Castano-Pino Yor J, Gonzalez Maria C, Quintana-Pena Valentina, Valderrama Jaime, Munoz Beatriz, Orozco Jorge, Navarro Andres
Annu Int Conf IEEE Eng Med Biol Soc. 2020 Jul;2020:798-802. doi: 10.1109/EMBC44109.2020.9175268.
Parkinson's disease (PD) is a chronic condition that can be diagnosed and monitored by evaluating changes in the gait and arm movement parameters. In the gait movement, each cycle consists of two phases: stance and swing. Using gait analysis techniques, it is possible to get spatiotemporal variables derived from both phases.
In this paper, we compared two techniques: wavelet and peak detection. Previously, the wavelet technique was assessed for the gait phases detection, and peak detection was evaluated for arm swing analysis. These methods were evaluated using a low-cost RGB-D camera as data input source. This comparison could provide a unified and integrated method to analyze gait and arm swing signals.
Twenty-five PD patients and 25 age-matched, healthy subjects were included. Mann-Whitney U test was used to compare the continuous variables between groups. Hamming distances and Spearman rank correlation were used to evaluate the agreement between the signals and the spatiotemporal variables obtained by both methods.
PD group showed significant reductions in speed (wavelet p = 0.001, peak detection p <0.001) and significantly greater swing (wavelet p = 0.003, peak detection p =0.005) and stance times (wavelet p = 0.003, peak detection p =0.004). Hamming distances showed small differences between the signals obtained by both methods (16 to 18 signal points).
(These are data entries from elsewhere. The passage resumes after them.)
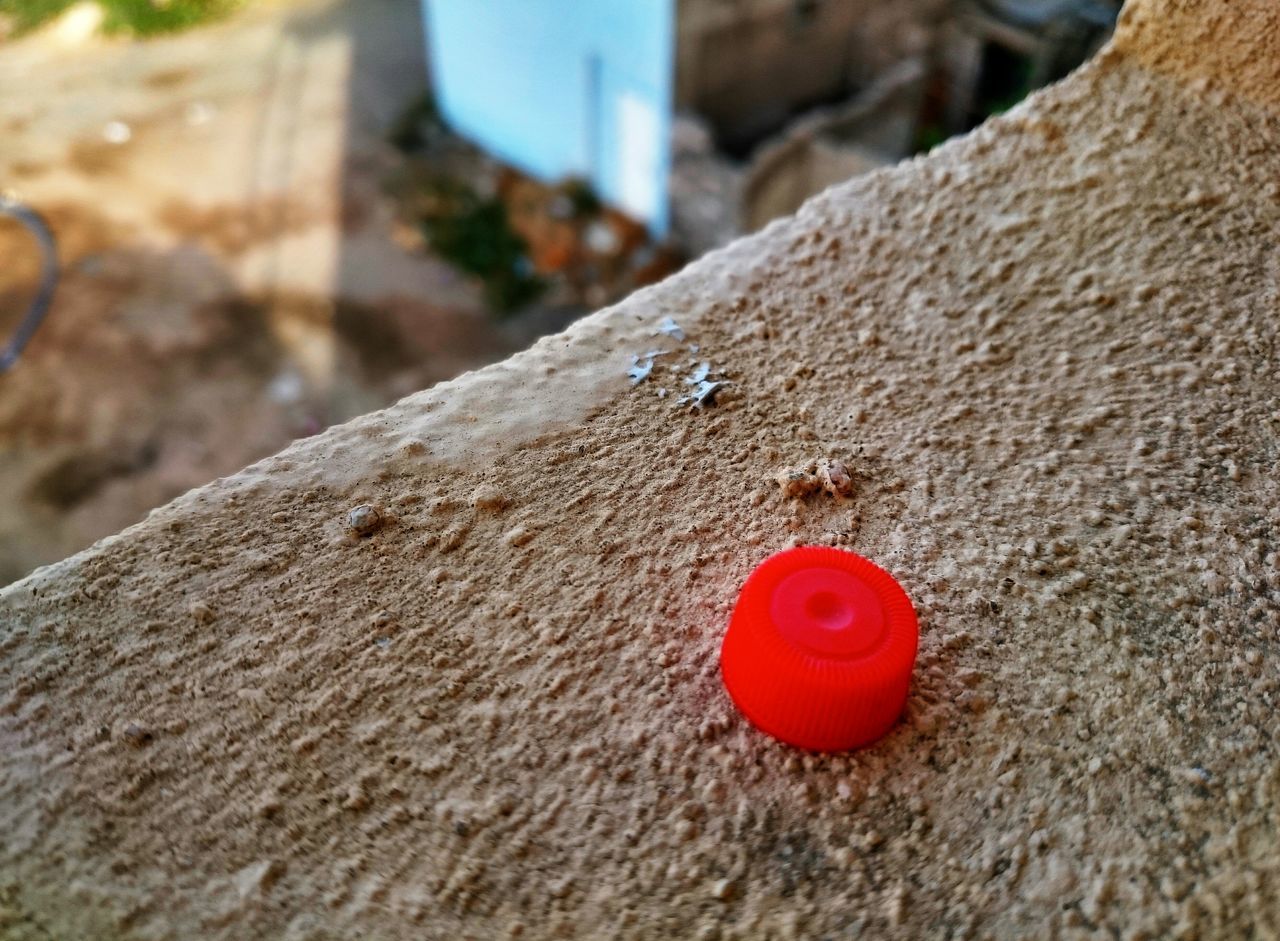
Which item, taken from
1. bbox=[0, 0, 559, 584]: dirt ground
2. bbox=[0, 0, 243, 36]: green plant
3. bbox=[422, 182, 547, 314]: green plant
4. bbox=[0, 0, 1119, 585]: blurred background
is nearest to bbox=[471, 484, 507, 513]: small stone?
bbox=[0, 0, 1119, 585]: blurred background

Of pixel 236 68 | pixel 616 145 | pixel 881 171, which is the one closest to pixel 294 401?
pixel 616 145

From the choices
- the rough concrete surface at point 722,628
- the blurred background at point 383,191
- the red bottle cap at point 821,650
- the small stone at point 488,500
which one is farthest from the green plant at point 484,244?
the red bottle cap at point 821,650

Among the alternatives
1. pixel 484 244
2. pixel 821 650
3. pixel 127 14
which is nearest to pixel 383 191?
pixel 484 244

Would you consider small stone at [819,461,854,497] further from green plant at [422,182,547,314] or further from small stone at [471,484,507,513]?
green plant at [422,182,547,314]

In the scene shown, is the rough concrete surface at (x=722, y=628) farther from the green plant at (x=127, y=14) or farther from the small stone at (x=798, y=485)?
the green plant at (x=127, y=14)

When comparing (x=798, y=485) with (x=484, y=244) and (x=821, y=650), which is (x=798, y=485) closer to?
(x=821, y=650)

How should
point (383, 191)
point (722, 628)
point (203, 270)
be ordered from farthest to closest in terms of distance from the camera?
1. point (383, 191)
2. point (203, 270)
3. point (722, 628)

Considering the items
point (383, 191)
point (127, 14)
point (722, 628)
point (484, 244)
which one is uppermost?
point (722, 628)
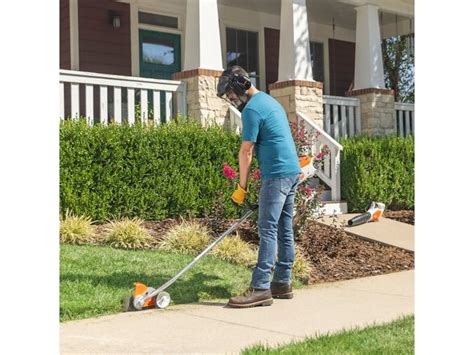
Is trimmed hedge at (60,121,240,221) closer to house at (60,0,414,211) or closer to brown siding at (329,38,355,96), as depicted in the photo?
house at (60,0,414,211)

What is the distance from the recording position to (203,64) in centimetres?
1068

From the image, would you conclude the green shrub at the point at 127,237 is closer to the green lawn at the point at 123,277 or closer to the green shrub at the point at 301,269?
the green lawn at the point at 123,277

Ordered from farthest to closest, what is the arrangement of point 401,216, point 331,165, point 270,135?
point 401,216, point 331,165, point 270,135

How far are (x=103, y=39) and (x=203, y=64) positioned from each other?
334 centimetres

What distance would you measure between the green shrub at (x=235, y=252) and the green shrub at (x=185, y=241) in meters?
0.28

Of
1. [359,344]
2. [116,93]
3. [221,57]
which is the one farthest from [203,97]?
[359,344]

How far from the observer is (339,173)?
11117 millimetres

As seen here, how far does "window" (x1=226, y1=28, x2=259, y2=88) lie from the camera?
15.0 m

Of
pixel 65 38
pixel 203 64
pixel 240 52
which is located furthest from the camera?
pixel 240 52

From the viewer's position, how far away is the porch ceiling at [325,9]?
47.8 ft

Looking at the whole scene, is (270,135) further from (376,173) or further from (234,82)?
(376,173)
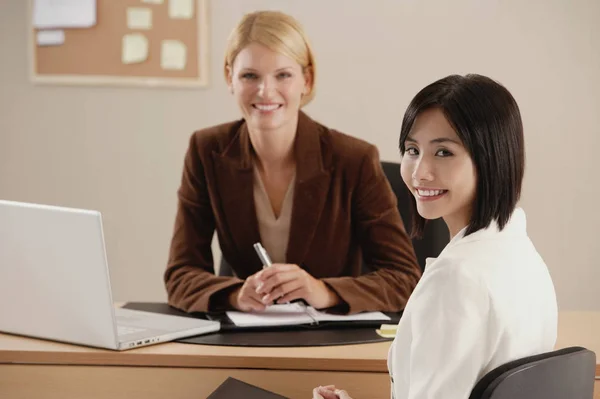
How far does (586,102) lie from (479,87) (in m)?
2.55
A very strong correlation (Spearman rho > 0.8, p <0.05) was found between the spatiotemporal variables obtained by each signal processing technique.
Wavelet and peak detection techniques showed a high agreement in the signal obtained from gait data. The spatiotemporal variables obtained by both methods showed significant differences between the walking patterns of PD patients and healthy subjects. The peak detection technique can be used for integral motion analysis, providing the identification of the phases in the gait cycle, and arm swing parameters.Clinical Relevance- this establishes that peaks and wavelet techniques are comparable and may use it interchangeably to process signals from the gait of Parkinson's disease patients to support diagnosis and follow up made by a clinical expert.
帕金森病(PD)是一种慢性疾病,可通过评估步态和手臂运动参数的变化来进行诊断和监测。在步态运动中,每个周期包括两个阶段:站立期和摆动期。使用步态分析技术,可以获得源自这两个阶段的时空变量。
在本文中,我们比较了两种技术:小波技术和峰值检测技术。此前,已对小波技术进行步态阶段检测评估,对峰值检测技术进行手臂摆动分析评估。这些方法使用低成本RGB-D相机作为数据输入源进行评估。这种比较可为分析步态和手臂摆动信号提供一种统一且综合的方法。
纳入25例帕金森病患者和25例年龄匹配的健康受试者。采用曼-惠特尼U检验比较组间连续变量。使用汉明距离和斯皮尔曼等级相关性来评估两种方法获得的信号与时空变量之间的一致性。
帕金森病组在速度方面显著降低(小波技术p = 0.001,峰值检测p <0.001),摆动期(小波技术p = 0.003,峰值检测p = 0.005)和站立期时间显著更长(小波技术p = 0.003,峰值检测p = 0.004)。汉明距离显示两种方法获得的数据信号之间差异较小(16至18个信号点)。在每种信号处理技术获得的时空变量之间发现非常强的相关性(斯皮尔曼相关系数> 0.8,p <0.05)。
小波技术和峰值检测技术在从步态数据获得的信号方面显示出高度一致性。两种方法获得的时空变量在帕金森病患者和健康受试者步行模式之间显示出显著差异。峰值检测技术可用于整体运动分析,确定步态周期中的阶段以及手臂摆动参数。临床意义——这表明峰值技术和小波技术具有可比性,并且可以互换使用以处理帕金森病患者步态信号,以支持临床专家进行诊断和随访。